◆ **EXERCISES TO COMPLETE**:
[A] In the church bulletin text, which church does Ken Wimer pastor?
[B] Continue the church bulletin text from its last sentence.

◆ **EXTRACTED TEXT**:
*****

Today's Speaker: Eager Avenue Grace Church extends a warm welcome to Ken Wimer. Ken is pastor of Shreveport Grace Church and once again we welcome him as our guest speaker. Ken will conduct both the 10:00 am and 11:00 am services today. Pray for him as he delivers God's Word.
Radio Broadcast: Sunday morning at 9:30am on 98.7 FM -WISK
ARE YOU SAVED?
Often, someone will speak of having been ‘saved' at a particular time and place, referring to some profession they have made, resulting in a personal sense of deliverance. The question is, ‘What does the Bible mean by the word ‘saved'? Here are three uses of the word in the Bible:
1. SAVED FROM THE PENALTY OF SIN- The Lord Jesus Christ accomplished salvation, by His life and death, on behalf of those that God the Father chose in eternity and gave to Him as their Substitute and Representative, Eph. 1:4-7. So complete was the work of the Lord Jesus for His people that because of it, God looks on Redeemed sinners as fully forgiven and justified before Him- Col. 1:14.

*****

[Saved entries]

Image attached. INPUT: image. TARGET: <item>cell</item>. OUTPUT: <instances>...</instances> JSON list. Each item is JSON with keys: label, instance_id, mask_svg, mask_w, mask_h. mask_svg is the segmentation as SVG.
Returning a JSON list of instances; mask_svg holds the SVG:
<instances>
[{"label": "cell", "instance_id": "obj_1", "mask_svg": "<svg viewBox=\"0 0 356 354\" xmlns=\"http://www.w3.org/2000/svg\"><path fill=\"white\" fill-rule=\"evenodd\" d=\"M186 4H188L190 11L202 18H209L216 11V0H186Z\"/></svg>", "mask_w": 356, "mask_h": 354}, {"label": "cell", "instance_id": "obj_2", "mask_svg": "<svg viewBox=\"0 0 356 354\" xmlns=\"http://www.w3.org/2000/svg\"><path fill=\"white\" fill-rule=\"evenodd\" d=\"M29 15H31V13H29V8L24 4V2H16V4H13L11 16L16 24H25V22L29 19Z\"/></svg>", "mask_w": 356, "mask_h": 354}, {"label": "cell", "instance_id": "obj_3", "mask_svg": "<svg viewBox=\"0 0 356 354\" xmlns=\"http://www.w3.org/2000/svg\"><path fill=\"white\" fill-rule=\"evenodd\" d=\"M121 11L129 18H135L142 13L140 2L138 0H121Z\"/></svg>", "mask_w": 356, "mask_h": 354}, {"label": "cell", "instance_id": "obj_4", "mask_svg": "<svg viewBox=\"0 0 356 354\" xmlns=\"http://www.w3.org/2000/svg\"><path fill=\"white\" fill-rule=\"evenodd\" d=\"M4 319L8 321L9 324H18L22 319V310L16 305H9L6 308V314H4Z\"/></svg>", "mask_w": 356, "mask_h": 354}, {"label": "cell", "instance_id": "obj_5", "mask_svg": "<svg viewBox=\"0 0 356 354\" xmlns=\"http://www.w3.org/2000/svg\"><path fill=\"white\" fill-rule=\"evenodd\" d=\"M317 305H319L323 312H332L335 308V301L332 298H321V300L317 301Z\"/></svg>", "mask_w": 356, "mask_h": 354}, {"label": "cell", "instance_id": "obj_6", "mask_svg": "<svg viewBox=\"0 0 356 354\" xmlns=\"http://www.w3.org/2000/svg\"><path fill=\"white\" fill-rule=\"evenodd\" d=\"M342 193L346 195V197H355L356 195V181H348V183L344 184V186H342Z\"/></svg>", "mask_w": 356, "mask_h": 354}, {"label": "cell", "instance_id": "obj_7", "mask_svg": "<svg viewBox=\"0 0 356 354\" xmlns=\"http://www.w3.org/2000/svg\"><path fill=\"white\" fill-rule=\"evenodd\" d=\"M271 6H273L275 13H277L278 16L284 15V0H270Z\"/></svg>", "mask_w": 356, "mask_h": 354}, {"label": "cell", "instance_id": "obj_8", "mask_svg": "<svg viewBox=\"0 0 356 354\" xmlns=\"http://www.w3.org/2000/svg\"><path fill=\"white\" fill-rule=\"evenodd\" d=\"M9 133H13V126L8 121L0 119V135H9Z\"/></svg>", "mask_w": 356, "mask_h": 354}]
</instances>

*****

◆ **ANSWERS TO THE EXERCISES**:
[A] Shreveport Grace Church.

[B]
2. SAVED FROM THE POWER OF SIN - Those whom Jesus Christ saved from the penalty of sin, by His death, He does in time save (deliver) from the power (authority) of sin. The Holy Spirit delivers them from the blindness and deadness of heart, and opens their eyes to see and believe on Christ who redeemed, justified, and sanctified them, John 5:24.
3. SAVED FROM THE PRESENCE OF SIN- Those who believe on Christ, through the work of the Spirit, shall yet be saved from the presence of sin in glory, as the ultimate effect of His work on the cross, Rev. 20:6.
In all aspects it is Jesus Christ who does ALL of the saving!
Ken Wimer - Pastor of Shreveport Grace Church, Shreveport, La.
ALL OF SALVATION IS IN AND BY CHRIST JESUS
"But of HIM are ye in Christ Jesus, who of God is made unto us wisdom, and righteousness, and sanctification, and redemption: That, according as it is written, ‘He that glorieth, let him glory in the Lord.'
1 CORINTHIANS 1:30,31
"The poor among men shall rejoice in the Holy One of Israel" (Isaiah 29:19)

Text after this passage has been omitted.